-- Your tasks --
1. In the forum post, what must be extracted from all the expressions and searched for in each expression in the list?
2. Please list the variables on the left side of the expressions that have a pointer of 0 in the forum post's first code fragment.
3. Summarize the forum post in two sentences.

* start Passage *

NCO netCDF Operators / Discussion / Developers: MPI Optimization

henry Butowsky - 2007-01-23

i Guys,
   I've had a crack at comming up with an algorithm for sorting a list of "expressions"   for execution by a multi-processor system(s)
   Before you ask --yes I've had the sissors and paper out and have been scheming and sorting to not much effect.!!!
   The bottom line is that whatever method you use, all the Lvalues from all the expressions must be extracted and then searched for in each expression in the list . See below

Consider the following code fragment

1)    A=(B, C )    0
2)    C= (D, E)    1
3)    F=(A,C)        1,2
4)    G=(C,F)        2,4
5)    H=(F,G)        3,4
6)    L=(M1,M2,M3)    0
7)    M=(M2,M3,M4)    0
9)    N=(H,L);    5,6
10)    N=(L,M,A)    1,6,7,9
11)    O=(N1,N2,N3)    0
12)    P=(L,M,O)    6,7,11
13)    Q=(A,C,F,O)    1,2,3,11
14)    R=(O,O1,O2,O3)    11
15)    S=(L,M)    6,7

Using the "pointers" on the right we get the following list

1)    A=(B, C )    0
6)    L=(M1,M2,M3)    0
7)    M=(M2,M3,M4)    0
11)    O=(N1,N2,N3)    0
--------------------------------------------
2)    C=(D, E)    1
12)    P=(L,M,O)    6,7,11
14)    R=(O,O1,O2,O3)    11
15)    S=(L,M)    6,7
-------------------------------------------
3)    F=(A,C)    1,2
------------------------------------------
4)    G=(C,F)    2,3
13)    Q=(A,C,F,O)    1,2,3,11
-----------------------------------------
5)    H=(F,G)    3,4
-----------------------------------------
9)    N=(H,L)    5,6
-----------------------------------------
10)    N=(L,M,A)    1,6,7,9
------------------------------------------

It feels like there should some some elegant sort like algorithm but I've yet to find it
With ncap2 note the following
A) Variables in the above fragment can be nco vars or attributtes.

* end Passage *
* start Given entries *

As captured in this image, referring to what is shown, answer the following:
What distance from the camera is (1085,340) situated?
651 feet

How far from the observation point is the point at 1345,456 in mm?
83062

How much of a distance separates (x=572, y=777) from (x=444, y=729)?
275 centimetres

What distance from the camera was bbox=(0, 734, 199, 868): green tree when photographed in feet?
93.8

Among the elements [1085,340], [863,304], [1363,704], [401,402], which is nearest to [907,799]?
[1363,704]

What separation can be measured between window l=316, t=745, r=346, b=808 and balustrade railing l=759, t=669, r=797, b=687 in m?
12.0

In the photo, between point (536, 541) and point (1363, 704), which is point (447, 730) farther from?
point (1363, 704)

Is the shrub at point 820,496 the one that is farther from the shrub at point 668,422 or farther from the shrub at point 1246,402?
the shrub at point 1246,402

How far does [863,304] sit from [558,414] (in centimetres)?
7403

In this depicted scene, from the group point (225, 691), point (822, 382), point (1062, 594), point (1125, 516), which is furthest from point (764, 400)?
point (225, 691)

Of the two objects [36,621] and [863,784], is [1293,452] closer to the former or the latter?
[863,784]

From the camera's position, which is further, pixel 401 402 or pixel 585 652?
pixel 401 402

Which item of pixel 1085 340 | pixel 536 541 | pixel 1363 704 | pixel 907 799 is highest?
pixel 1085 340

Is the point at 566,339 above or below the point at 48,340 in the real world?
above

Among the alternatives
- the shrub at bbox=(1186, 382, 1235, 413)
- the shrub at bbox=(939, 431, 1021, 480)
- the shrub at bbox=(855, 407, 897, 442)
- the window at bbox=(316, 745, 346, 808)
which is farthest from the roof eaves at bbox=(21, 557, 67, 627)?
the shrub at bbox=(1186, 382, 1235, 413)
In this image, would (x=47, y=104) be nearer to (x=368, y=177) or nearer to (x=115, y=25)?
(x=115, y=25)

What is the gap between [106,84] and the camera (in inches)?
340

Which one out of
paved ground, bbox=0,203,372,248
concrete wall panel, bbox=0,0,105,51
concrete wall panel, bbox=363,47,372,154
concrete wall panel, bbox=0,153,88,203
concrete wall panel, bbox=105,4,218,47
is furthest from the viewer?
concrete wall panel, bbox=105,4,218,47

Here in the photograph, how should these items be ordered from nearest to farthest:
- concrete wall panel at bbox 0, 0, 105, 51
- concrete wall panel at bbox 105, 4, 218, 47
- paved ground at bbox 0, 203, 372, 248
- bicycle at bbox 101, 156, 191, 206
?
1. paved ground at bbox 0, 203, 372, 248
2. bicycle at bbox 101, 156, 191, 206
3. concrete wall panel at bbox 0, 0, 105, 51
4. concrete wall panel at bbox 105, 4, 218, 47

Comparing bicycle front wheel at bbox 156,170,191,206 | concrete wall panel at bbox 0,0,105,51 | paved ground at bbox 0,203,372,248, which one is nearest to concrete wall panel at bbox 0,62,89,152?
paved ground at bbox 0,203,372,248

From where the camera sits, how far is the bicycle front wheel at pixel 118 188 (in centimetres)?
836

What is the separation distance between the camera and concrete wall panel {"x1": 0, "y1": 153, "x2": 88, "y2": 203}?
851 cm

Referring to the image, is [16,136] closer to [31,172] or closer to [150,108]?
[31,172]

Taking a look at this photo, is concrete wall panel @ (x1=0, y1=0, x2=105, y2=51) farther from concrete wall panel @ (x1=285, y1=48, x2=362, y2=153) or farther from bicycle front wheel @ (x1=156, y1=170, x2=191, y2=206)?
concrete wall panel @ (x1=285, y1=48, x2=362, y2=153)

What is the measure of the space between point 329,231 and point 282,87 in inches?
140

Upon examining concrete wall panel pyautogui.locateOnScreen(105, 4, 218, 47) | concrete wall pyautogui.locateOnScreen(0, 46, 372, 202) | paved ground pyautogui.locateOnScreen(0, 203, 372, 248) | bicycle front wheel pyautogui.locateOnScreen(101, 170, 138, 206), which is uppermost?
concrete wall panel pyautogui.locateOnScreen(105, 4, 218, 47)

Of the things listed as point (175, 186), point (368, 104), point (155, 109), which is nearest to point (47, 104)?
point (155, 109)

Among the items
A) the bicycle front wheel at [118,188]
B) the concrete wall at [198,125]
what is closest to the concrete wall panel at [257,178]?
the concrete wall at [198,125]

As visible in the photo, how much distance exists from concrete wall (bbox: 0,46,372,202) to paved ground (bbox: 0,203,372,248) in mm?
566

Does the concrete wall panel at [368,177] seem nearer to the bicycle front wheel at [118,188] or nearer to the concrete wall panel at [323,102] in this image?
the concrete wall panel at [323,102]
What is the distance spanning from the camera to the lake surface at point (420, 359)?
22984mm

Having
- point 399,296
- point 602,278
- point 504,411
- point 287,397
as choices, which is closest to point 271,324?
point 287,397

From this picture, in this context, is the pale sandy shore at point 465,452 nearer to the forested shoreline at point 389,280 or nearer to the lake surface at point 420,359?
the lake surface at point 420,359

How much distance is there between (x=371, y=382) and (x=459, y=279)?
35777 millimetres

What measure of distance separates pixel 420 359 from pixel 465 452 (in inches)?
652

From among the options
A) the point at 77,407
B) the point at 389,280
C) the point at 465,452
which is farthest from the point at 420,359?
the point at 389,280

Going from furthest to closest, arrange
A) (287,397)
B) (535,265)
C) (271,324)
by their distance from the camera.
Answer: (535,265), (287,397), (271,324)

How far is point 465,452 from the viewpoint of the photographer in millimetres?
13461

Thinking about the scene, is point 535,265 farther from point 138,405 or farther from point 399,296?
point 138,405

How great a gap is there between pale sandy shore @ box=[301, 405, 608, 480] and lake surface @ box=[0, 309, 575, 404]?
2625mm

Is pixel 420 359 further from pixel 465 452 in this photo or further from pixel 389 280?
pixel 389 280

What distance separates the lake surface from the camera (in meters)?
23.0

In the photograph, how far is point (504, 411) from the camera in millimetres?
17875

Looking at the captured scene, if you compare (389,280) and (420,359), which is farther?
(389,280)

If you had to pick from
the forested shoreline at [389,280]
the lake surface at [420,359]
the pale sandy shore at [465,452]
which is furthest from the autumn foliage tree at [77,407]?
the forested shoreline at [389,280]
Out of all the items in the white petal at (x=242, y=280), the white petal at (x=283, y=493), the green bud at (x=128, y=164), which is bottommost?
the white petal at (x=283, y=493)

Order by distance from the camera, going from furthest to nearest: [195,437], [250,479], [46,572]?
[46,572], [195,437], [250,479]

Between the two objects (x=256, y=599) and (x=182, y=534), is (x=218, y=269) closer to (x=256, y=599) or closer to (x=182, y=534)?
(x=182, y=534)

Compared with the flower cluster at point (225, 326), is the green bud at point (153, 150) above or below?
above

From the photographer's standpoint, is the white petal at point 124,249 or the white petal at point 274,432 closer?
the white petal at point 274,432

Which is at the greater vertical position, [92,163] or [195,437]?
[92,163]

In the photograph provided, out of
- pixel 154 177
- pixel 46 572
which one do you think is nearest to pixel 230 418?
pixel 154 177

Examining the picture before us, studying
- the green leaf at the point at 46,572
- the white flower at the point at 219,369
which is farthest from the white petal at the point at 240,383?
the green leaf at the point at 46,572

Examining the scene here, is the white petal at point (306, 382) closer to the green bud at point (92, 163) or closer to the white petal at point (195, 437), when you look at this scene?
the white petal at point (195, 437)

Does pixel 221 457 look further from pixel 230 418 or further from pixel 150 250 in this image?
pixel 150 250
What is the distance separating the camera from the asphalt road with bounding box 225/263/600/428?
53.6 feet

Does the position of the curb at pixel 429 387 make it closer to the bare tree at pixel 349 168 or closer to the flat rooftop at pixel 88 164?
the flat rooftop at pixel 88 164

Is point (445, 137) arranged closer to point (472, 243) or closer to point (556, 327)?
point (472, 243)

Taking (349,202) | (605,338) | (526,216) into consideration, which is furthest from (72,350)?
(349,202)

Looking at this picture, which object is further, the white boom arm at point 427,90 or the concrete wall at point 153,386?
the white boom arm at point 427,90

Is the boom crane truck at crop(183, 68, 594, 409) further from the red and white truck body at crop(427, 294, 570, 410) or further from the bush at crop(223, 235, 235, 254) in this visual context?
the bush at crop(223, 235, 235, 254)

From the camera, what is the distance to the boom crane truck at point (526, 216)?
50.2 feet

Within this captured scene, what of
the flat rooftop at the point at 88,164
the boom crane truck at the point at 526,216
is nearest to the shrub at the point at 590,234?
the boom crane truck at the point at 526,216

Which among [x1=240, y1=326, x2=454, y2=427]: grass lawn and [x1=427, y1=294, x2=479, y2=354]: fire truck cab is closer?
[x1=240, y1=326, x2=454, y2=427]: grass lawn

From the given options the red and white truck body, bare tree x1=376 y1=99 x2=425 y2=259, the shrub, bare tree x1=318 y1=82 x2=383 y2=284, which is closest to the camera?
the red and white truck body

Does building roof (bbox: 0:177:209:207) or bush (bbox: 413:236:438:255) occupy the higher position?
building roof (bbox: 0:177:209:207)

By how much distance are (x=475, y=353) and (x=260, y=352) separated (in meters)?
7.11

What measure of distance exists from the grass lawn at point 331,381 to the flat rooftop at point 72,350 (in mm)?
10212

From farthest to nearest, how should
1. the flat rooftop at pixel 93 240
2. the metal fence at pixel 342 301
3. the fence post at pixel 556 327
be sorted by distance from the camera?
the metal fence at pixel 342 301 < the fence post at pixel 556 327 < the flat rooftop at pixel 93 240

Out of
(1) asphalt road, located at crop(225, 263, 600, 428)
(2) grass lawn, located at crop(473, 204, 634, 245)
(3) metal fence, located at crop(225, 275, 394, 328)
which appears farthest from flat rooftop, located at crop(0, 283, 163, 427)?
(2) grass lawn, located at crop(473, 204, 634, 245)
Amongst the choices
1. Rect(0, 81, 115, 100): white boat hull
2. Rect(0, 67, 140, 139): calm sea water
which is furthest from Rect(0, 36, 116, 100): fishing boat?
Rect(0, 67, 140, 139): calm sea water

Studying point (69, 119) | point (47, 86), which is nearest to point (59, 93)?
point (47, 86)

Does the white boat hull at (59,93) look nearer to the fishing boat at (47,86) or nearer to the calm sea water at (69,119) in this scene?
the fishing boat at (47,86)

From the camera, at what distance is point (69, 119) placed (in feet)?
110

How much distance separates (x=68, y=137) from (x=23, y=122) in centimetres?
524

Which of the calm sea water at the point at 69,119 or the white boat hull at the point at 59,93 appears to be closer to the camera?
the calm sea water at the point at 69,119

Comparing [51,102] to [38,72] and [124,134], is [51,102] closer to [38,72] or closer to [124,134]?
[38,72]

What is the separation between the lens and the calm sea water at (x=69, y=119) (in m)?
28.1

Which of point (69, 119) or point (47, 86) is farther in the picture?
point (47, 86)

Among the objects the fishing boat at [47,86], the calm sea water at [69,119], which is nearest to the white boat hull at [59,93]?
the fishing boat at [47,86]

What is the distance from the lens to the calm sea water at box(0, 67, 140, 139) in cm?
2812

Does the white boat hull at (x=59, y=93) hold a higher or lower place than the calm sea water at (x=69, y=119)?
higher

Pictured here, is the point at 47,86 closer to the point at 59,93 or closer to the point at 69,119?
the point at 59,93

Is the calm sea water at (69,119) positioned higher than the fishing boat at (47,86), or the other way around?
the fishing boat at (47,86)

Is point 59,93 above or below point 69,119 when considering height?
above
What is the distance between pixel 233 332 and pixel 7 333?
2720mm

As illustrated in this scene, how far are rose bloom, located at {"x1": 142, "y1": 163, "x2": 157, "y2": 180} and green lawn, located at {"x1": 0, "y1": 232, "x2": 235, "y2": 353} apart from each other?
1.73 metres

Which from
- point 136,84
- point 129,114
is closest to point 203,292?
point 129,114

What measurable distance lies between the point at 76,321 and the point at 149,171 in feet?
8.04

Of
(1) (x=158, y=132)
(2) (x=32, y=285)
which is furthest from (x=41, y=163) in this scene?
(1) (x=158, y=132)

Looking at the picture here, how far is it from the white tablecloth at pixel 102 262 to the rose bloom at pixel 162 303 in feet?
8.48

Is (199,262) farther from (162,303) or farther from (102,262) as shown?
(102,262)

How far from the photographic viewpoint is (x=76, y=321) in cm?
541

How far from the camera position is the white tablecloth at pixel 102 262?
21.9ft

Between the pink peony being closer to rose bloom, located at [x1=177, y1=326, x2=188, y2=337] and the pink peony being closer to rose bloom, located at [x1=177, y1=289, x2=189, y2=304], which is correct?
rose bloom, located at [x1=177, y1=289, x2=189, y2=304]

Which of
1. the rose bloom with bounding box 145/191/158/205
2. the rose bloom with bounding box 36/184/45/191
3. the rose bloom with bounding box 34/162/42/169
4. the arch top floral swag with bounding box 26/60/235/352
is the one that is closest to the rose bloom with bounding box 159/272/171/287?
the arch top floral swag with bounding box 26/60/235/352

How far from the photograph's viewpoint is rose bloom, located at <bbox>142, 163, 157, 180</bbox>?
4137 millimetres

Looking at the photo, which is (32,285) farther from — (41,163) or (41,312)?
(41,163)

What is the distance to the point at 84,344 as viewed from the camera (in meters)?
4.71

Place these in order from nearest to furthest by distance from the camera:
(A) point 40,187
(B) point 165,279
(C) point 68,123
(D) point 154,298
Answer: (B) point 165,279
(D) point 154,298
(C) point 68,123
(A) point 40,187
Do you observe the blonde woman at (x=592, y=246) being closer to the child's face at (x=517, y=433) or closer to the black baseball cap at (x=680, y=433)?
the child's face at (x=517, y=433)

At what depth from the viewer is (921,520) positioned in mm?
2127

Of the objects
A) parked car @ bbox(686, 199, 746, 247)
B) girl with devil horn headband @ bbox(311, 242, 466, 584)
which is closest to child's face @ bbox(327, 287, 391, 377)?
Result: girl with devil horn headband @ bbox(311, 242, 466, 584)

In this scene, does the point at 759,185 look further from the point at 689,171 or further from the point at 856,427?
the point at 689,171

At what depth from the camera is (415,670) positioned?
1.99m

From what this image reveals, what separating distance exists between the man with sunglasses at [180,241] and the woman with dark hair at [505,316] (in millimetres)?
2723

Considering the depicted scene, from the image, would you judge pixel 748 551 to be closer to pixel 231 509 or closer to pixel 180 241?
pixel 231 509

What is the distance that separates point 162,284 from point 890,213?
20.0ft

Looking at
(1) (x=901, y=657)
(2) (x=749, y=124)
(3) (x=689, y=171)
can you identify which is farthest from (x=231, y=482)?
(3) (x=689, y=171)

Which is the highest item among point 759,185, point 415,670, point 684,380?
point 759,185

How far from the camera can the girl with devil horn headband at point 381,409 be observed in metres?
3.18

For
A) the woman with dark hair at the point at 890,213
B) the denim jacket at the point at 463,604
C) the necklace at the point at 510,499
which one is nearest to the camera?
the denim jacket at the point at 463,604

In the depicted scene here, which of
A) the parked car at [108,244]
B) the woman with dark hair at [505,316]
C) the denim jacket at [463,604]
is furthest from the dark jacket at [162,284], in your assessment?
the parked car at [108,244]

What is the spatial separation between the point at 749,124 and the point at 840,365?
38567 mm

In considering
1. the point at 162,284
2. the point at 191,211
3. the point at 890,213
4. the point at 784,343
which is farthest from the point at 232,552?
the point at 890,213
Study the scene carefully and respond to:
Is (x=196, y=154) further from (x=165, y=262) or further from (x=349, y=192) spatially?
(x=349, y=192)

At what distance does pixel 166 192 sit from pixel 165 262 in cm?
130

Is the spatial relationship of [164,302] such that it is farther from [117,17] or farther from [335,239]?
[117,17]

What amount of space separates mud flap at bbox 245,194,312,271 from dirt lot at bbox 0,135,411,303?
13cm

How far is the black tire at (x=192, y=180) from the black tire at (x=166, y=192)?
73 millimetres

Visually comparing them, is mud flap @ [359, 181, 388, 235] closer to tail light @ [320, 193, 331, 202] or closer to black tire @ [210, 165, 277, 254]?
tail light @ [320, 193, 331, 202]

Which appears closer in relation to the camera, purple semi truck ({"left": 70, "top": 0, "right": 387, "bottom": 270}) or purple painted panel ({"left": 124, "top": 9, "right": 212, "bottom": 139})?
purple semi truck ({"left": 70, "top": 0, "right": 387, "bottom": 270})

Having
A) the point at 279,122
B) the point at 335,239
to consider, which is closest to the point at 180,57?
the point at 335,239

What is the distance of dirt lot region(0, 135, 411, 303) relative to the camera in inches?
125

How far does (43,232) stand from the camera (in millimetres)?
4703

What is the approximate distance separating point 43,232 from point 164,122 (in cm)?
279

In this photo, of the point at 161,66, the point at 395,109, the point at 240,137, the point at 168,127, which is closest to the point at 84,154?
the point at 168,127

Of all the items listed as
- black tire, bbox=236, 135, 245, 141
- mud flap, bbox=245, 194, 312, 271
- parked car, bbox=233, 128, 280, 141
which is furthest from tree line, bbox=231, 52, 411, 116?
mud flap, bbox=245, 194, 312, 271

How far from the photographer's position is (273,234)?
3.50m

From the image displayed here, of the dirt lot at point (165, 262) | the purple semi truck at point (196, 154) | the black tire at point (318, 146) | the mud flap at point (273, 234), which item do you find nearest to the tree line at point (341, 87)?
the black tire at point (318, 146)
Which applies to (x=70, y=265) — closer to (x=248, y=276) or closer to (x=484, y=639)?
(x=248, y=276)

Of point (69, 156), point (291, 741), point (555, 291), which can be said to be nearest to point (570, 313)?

* end Given entries *

-- Results of the exercise --
1. All the Lvalues from all the expressions.

2. A, L, M, O

3. The author tries to devise an algorithm for sorting a list of expressions for execution on multi-processor systems and concludes that, whatever the method, all Lvalues must be extracted and searched for in each expression. Using a code fragment, the author shows how pointers group the expressions into an ordered list, but has not yet found the elegant sort-like algorithm that seems like it should exist.